* [WHAT TO PRODUCE]: Go through the listing below and list every line with "typeof".
────────────────────
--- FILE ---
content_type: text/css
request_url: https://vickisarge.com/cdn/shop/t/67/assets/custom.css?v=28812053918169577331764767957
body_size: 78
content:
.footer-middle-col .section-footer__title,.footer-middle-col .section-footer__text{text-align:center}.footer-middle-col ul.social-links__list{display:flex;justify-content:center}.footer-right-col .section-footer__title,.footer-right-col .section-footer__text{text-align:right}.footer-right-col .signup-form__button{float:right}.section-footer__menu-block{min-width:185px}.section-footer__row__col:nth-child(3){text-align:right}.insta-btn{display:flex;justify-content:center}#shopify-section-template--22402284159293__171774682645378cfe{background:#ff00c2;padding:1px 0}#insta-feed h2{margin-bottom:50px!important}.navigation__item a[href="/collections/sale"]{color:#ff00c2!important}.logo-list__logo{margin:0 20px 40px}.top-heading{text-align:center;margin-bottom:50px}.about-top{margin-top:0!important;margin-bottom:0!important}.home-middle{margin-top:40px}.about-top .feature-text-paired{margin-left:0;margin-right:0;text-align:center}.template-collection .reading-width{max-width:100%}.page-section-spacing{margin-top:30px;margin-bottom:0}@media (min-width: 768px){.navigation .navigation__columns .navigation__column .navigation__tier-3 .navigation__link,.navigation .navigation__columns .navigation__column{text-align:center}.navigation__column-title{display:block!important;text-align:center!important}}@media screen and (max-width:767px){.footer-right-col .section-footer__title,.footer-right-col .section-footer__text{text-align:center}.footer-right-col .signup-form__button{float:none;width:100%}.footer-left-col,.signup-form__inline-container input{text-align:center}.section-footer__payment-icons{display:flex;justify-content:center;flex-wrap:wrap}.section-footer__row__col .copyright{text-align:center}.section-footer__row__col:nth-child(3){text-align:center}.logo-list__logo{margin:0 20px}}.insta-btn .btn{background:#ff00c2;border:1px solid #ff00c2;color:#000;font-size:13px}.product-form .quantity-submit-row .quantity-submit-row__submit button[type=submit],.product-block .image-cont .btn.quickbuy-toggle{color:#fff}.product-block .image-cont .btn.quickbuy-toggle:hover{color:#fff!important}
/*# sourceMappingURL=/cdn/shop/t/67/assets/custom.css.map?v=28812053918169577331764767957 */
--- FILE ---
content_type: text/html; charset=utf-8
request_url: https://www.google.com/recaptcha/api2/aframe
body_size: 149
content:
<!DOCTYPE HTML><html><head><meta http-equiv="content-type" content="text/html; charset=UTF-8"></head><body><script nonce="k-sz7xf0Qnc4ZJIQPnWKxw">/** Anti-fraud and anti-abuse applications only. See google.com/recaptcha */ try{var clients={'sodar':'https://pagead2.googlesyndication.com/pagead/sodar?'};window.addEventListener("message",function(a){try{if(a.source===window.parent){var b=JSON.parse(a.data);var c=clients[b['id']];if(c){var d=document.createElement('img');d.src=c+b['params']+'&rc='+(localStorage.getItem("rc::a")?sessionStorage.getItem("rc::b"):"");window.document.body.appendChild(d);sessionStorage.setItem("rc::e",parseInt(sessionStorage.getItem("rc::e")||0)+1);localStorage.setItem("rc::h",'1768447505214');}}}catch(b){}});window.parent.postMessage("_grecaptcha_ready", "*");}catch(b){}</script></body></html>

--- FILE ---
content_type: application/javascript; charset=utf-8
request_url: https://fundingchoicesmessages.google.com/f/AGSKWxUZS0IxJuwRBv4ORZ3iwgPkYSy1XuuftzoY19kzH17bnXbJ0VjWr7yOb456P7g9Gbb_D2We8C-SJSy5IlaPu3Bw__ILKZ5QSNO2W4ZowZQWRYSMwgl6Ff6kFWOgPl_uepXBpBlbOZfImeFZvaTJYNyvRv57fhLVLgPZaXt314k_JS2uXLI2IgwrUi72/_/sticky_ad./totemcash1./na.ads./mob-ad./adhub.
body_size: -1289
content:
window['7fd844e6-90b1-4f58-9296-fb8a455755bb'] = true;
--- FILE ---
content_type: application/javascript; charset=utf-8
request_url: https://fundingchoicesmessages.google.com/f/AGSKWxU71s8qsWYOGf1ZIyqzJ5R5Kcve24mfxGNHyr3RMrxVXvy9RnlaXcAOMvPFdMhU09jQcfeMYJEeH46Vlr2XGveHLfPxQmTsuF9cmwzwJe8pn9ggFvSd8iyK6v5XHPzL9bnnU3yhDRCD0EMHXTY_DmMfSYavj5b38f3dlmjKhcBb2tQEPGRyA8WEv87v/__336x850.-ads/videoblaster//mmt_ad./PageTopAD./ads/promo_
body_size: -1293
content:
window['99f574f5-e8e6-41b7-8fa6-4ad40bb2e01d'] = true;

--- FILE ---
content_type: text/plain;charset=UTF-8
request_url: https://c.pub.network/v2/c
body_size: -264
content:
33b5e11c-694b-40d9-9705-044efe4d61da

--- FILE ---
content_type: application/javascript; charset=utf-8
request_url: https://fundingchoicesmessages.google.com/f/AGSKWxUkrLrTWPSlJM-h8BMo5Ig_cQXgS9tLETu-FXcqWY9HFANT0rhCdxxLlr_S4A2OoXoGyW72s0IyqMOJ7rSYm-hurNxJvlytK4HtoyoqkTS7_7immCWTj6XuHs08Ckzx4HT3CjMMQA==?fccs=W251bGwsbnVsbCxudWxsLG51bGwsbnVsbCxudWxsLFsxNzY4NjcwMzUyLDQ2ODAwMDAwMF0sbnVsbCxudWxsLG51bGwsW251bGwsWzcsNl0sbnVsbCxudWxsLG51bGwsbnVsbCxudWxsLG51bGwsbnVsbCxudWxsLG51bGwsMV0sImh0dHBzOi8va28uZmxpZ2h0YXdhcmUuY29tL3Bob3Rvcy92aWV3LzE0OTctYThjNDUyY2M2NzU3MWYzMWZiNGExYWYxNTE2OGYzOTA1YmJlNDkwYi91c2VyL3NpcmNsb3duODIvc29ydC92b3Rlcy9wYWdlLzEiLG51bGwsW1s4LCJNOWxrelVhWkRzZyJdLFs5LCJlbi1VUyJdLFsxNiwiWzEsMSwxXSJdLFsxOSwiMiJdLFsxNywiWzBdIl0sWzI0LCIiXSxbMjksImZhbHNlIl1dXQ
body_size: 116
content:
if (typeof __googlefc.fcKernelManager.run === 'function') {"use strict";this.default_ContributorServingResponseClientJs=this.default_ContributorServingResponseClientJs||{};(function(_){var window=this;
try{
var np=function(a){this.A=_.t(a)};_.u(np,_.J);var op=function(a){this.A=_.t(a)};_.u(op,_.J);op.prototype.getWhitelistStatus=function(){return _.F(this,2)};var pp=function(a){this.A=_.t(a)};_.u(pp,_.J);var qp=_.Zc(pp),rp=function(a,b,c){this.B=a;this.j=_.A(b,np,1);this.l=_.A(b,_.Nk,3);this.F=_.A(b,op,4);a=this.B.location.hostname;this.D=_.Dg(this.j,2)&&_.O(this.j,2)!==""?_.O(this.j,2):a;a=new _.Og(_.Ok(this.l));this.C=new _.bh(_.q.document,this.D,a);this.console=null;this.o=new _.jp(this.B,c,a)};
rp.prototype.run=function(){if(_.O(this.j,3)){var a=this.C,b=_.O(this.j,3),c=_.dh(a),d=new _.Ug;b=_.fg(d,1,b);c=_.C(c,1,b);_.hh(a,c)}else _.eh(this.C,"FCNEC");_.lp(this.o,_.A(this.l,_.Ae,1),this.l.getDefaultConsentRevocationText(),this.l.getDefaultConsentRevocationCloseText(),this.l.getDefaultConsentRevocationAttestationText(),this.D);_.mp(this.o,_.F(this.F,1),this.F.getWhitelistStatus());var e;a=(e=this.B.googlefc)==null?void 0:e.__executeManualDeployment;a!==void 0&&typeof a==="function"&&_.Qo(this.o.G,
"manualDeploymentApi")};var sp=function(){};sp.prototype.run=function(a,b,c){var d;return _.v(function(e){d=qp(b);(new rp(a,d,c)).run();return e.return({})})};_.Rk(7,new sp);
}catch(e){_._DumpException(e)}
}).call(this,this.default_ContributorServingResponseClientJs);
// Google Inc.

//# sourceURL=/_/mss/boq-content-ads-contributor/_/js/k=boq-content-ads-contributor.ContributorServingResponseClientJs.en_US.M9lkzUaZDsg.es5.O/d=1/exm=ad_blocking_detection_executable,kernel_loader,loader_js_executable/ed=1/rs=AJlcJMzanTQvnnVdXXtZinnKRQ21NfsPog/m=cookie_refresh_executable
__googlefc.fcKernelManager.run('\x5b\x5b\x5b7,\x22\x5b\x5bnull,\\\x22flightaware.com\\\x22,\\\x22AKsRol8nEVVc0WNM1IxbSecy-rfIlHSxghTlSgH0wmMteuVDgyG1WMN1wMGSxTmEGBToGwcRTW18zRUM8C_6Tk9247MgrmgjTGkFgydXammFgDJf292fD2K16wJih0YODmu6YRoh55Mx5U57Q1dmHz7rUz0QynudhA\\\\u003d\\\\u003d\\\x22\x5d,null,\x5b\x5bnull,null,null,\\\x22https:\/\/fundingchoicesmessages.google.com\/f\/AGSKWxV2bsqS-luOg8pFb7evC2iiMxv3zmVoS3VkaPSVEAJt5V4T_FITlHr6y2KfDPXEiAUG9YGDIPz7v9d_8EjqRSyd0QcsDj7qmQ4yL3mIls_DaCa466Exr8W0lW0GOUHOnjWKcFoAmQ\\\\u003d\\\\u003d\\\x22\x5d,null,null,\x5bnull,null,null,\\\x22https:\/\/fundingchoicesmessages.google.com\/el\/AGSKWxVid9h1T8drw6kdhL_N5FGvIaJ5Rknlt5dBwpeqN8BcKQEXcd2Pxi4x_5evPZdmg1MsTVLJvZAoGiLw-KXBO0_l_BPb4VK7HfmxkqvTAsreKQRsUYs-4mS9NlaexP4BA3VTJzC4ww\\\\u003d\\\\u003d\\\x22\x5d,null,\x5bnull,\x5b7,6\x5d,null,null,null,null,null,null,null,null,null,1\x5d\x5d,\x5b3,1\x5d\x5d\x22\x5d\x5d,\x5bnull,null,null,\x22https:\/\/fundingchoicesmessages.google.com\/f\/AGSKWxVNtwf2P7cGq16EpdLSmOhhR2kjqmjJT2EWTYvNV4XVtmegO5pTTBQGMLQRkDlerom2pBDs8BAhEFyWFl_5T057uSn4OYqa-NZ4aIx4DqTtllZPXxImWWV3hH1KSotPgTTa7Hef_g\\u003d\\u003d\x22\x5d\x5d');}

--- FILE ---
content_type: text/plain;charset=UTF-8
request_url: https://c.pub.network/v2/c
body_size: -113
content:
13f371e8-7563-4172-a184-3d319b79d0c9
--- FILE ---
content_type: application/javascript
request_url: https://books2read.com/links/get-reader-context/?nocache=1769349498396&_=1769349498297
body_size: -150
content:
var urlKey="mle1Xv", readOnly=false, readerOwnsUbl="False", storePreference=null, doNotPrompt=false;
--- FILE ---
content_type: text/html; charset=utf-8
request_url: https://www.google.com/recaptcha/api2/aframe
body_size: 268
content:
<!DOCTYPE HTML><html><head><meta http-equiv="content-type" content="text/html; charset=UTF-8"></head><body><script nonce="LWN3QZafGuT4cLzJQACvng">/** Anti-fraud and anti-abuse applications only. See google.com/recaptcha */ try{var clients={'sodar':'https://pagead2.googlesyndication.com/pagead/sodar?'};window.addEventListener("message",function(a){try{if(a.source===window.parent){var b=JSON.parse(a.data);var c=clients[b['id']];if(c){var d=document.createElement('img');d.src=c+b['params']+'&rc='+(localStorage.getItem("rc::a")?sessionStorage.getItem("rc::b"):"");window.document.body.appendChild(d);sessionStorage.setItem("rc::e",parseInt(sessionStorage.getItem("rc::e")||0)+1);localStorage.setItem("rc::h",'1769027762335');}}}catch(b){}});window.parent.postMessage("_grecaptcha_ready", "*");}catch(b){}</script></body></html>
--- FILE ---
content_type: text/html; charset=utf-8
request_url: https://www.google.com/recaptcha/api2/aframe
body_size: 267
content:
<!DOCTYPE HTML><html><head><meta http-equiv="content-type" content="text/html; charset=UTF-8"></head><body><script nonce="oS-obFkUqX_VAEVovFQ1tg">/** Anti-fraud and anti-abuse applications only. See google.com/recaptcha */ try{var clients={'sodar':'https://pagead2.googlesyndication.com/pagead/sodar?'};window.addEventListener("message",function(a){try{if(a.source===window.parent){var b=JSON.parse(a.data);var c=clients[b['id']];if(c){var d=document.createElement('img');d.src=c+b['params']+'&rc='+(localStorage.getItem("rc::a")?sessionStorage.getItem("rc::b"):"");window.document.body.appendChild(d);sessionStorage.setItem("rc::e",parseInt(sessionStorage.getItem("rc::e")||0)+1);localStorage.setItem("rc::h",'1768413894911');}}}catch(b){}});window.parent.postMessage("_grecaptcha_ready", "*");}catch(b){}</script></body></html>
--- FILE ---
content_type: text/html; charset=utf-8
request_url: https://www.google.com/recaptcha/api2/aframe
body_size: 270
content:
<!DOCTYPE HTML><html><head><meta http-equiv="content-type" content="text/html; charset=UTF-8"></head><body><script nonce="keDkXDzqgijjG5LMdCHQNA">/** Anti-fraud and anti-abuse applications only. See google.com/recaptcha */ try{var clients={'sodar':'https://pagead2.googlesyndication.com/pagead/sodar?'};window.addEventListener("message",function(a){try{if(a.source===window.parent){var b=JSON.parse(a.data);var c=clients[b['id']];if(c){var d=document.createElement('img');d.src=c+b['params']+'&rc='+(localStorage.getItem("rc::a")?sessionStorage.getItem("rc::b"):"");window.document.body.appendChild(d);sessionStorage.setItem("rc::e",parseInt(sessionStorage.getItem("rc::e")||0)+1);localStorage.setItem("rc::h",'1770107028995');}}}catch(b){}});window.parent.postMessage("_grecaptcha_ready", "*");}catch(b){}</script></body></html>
────────────────────
* [TASK RESULT]:
if (typeof __googlefc.fcKernelManager.run === 'function') {"use strict";this.default_ContributorServingResponseClientJs=this.default_ContributorServingResponseClientJs||{};(function(_){var window=this;
rp.prototype.run=function(){if(_.O(this.j,3)){var a=this.C,b=_.O(this.j,3),c=_.dh(a),d=new _.Ug;b=_.fg(d,1,b);c=_.C(c,1,b);_.hh(a,c)}else _.eh(this.C,"FCNEC");_.lp(this.o,_.A(this.l,_.Ae,1),this.l.getDefaultConsentRevocationText(),this.l.getDefaultConsentRevocationCloseText(),this.l.getDefaultConsentRevocationAttestationText(),this.D);_.mp(this.o,_.F(this.F,1),this.F.getWhitelistStatus());var e;a=(e=this.B.googlefc)==null?void 0:e.__executeManualDeployment;a!==void 0&&typeof a==="function"&&_.Qo(this.o.G,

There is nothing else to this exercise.